Entries on spatial positioning:
-- Start --
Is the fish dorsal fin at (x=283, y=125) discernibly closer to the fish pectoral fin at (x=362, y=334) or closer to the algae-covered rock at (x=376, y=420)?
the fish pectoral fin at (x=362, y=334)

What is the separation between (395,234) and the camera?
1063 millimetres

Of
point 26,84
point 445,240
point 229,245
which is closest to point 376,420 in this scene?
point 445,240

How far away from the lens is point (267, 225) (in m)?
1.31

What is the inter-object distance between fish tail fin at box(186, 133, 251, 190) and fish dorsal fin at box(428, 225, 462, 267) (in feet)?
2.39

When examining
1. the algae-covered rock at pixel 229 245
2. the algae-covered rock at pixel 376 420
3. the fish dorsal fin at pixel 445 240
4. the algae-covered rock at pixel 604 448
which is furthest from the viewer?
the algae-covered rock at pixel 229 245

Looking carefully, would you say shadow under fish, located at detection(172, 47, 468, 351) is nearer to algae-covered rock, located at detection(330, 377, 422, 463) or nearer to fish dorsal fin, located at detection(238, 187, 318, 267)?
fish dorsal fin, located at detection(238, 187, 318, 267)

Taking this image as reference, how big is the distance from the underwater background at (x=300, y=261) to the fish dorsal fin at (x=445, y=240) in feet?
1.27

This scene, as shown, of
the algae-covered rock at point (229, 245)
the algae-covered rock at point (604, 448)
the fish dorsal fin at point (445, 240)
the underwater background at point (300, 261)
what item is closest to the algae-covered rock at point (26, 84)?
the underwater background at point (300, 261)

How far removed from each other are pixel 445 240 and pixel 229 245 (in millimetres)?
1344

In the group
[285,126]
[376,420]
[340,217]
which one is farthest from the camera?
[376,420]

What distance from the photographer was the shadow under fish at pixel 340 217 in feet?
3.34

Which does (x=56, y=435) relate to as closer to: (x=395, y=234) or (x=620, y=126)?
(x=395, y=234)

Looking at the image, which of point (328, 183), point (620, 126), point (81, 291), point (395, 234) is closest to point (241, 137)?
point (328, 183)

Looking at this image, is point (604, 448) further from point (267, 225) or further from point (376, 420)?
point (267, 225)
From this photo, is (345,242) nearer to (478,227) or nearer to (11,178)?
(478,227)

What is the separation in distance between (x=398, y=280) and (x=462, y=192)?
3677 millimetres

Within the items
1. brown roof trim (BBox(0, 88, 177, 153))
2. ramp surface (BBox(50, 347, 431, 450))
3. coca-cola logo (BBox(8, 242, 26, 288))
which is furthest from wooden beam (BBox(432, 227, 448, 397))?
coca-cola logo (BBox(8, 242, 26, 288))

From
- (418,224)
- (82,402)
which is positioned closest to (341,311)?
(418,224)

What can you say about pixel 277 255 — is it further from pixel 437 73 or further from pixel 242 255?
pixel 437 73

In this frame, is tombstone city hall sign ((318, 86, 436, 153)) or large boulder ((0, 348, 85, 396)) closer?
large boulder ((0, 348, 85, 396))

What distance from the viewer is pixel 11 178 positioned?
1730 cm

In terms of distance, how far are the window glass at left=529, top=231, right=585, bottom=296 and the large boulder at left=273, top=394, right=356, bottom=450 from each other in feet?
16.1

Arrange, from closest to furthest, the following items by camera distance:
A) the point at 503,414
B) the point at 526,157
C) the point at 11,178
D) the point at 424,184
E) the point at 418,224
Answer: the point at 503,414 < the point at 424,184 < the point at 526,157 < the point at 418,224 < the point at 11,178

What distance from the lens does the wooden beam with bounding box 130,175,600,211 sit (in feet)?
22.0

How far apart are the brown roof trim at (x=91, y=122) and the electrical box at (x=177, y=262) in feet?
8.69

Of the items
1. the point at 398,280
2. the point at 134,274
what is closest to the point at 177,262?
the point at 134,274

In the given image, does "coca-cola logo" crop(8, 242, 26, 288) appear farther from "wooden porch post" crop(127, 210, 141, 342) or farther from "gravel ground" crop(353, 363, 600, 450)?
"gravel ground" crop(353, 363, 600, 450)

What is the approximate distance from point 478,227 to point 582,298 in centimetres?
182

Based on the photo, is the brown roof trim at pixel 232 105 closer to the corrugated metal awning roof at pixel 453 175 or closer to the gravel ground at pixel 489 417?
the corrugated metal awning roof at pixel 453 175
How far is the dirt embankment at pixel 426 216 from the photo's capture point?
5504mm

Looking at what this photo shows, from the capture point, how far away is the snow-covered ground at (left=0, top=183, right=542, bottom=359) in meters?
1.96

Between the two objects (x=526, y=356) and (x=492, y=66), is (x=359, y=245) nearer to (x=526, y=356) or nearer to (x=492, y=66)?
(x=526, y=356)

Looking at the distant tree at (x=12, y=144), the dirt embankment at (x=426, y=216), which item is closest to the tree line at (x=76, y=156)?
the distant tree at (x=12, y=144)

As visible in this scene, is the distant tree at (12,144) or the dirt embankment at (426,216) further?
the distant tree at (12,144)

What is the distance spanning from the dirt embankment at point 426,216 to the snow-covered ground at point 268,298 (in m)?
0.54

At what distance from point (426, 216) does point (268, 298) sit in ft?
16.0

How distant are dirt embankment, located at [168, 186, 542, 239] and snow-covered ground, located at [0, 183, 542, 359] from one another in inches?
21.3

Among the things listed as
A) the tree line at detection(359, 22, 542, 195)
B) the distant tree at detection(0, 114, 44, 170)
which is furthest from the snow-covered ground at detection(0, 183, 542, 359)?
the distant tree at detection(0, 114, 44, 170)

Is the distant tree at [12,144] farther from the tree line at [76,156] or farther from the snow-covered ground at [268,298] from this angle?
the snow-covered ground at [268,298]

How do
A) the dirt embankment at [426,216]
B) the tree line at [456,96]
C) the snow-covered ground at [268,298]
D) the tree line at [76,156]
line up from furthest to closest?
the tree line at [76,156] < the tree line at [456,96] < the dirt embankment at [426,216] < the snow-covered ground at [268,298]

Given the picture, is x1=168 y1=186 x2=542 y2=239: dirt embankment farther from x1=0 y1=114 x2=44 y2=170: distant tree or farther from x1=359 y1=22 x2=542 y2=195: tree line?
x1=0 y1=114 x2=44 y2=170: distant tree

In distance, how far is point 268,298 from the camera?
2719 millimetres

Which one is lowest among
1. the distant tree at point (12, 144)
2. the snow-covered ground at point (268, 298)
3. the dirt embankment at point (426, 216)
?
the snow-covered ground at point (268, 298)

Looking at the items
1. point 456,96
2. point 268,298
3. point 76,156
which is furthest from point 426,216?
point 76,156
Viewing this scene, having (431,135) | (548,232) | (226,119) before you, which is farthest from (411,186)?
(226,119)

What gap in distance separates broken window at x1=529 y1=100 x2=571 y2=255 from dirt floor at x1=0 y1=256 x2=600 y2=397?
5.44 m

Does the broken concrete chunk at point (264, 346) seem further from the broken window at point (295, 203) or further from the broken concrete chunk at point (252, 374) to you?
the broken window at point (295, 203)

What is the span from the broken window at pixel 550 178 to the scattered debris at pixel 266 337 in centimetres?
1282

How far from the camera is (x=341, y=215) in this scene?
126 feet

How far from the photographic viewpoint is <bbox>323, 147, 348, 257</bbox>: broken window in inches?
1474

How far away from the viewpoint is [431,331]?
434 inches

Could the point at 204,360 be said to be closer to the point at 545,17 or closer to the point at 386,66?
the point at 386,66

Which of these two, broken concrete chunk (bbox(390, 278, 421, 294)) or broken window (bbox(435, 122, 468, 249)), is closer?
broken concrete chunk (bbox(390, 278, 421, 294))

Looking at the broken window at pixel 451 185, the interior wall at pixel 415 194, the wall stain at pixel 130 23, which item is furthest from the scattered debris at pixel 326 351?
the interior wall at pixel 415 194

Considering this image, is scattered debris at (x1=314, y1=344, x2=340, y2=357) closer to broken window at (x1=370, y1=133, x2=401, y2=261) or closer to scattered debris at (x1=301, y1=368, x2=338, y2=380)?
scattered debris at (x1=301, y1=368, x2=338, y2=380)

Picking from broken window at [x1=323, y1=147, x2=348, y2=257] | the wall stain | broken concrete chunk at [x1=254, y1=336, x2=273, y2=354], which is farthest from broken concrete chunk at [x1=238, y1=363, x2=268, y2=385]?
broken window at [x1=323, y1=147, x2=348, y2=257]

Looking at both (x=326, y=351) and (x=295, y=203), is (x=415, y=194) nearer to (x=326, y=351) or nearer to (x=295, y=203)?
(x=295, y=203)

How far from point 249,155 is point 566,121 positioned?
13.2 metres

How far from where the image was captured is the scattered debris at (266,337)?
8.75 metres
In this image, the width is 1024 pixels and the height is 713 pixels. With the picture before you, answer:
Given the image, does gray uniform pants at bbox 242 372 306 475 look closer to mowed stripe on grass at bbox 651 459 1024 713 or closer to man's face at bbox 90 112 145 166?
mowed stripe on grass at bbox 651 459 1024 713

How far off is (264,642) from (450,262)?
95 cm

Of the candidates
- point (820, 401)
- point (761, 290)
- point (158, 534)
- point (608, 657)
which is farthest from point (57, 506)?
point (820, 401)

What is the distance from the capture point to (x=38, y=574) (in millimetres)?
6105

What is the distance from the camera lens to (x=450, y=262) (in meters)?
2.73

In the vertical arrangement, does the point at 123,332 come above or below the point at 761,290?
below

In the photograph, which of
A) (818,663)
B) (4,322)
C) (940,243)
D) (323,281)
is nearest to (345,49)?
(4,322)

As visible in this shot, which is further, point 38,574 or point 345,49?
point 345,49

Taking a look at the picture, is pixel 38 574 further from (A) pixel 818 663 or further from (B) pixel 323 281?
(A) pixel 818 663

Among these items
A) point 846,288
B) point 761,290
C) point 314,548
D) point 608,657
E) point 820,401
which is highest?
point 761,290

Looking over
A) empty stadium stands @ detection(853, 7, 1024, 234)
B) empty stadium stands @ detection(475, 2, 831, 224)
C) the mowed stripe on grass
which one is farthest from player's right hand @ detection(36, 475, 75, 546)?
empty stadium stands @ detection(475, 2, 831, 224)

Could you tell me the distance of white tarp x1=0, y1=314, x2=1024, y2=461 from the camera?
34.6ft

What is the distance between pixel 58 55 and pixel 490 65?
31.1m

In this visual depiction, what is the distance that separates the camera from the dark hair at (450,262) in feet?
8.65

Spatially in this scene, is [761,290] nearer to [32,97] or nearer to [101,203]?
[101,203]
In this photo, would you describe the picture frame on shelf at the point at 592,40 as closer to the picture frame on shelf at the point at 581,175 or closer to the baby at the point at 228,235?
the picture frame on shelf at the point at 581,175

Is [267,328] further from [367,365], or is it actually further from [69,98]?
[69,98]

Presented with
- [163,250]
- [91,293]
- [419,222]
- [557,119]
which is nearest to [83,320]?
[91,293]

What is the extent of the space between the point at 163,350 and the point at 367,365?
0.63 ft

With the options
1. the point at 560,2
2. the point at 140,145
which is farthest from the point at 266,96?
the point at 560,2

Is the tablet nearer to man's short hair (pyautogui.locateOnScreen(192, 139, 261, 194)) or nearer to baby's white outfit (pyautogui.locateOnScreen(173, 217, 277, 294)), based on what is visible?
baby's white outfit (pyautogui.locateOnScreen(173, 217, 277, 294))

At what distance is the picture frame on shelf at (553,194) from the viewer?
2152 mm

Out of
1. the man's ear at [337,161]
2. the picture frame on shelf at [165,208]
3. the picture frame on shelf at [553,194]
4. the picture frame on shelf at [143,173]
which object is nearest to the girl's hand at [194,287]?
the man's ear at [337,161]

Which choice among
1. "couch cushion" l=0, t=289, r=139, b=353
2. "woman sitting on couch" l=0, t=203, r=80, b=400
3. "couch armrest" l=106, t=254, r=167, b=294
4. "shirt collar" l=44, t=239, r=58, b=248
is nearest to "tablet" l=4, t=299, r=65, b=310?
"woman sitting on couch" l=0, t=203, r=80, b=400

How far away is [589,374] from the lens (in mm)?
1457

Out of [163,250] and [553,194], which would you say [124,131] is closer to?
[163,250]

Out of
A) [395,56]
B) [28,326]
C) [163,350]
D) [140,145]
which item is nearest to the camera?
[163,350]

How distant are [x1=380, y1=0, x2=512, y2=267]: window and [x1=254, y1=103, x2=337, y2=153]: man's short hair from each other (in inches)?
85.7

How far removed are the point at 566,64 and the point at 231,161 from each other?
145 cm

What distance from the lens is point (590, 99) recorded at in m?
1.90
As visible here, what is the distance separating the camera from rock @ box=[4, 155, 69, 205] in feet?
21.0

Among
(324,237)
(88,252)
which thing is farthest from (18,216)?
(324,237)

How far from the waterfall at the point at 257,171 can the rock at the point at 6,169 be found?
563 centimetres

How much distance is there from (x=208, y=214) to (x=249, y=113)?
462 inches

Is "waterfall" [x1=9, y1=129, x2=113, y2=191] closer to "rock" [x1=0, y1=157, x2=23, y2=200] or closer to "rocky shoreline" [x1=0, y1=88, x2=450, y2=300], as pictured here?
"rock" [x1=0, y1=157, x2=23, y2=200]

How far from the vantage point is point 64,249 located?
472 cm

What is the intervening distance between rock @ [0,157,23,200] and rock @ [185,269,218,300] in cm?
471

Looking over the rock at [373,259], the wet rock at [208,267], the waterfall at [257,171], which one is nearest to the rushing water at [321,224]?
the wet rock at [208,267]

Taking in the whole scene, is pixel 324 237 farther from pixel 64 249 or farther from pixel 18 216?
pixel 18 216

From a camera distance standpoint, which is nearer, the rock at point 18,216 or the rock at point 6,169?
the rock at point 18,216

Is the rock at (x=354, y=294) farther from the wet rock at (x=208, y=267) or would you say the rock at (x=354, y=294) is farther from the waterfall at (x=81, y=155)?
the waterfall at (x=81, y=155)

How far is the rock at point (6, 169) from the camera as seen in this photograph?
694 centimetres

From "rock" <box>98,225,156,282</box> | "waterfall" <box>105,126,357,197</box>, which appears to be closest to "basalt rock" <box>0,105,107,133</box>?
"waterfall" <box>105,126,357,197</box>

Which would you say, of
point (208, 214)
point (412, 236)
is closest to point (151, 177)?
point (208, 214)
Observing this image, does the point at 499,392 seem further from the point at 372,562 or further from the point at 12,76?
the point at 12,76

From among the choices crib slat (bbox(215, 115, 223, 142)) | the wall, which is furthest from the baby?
-- End --
Rewrite the rows from the line containing "Observing this image, does" through the end of the rows, replacing "crib slat" with "bed rail" and leaving everything else unchanged.

Observing this image, does the point at 499,392 seem further from the point at 372,562 or further from the point at 12,76?
the point at 12,76

From among the choices bed rail (bbox(215, 115, 223, 142)) | the wall, which is furthest from the baby?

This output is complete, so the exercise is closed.